- _Text to read_
◇ ◇ ◇ ◇ ◇

It has helpful to understand that the Pharisee in his day thought himself as the one holding Israel to God's laws in the face of the pagan cultures Israel was influenced by. The Pharisee thought he was reforming Judaism back to what it had drifted from- the Mosaic law and all its applications.

One reason the Lord called them on it so frequently was that it betrayed their belief that they could add to it, by virtue of their superior motives. Also, that their hearts were not right inwardly, out of faith and obedience- that's why they often so fiercely denied and rejected the Messiah to whom the Law pointed.

All of those attributes of "legalism" are tendencies we as fallen, prideful human beings can fall into... and must repent of regularly as we grow in Christ.


----------



## Peairtach (Feb 8, 2010)

> Rich, I hope you do not think I was attempting to abolish the Sabbath!! Just wonderin why Christ attacked them most on this day....



We don't necessarily know if Jesus attacked the Pharisees most on this day, because there is much that Jesus did and said that isn't recorded in the Gospels. But presumably the Holy Spirit's choice of material reflects what was most important.

I was trying to point out that one reason why Jesus may have attacked them most on this day was because of the preciousness of God's Day to Him and therefore He viewed it as very important to clear this Day of false teaching which was ruining it.

Also this may be why the Holy Spirit records so many instances of this.

Of course the Pharisees may have been also particularly sensitive to breaches of their additional Mishnah laws (the so-called "Oral Law") regarding this day.


----------



## KMK (Feb 8, 2010)

When did Jesus 'attack' the Pharisees? He often 'stumbled' the Pharisees on the Sabbath by his healings and exorcisms but that is only because the Sabbath, more than other days, is set aside for the purpose of acts of mercy.


----------

◇ ◇ ◇ ◇ ◇

- _Material_
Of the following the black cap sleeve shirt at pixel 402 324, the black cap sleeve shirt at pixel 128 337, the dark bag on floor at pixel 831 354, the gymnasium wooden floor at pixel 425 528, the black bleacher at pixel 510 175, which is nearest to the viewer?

◇ ◇ ◇ ◇ ◇

- _Requirement_
Edit the forum thread on the Pharisees and the Sabbath between "I was trying" and "acts of mercy.", inclusive, so that "false teaching" reads "erroneous teaching". None of the material shown here is needed.

- _The response_
I was trying to point out that one reason why Jesus may have attacked them most on this day was because of the preciousness of God's Day to Him and therefore He viewed it as very important to clear this Day of erroneous teaching which was ruining it.

Also this may be why the Holy Spirit records so many instances of this.

Of course the Pharisees may have been also particularly sensitive to breaches of their additional Mishnah laws (the so-called "Oral Law") regarding this day.


----------



## KMK (Feb 8, 2010)

When did Jesus 'attack' the Pharisees? He often 'stumbled' the Pharisees on the Sabbath by his healings and exorcisms but that is only because the Sabbath, more than other days, is set aside for the purpose of acts of mercy.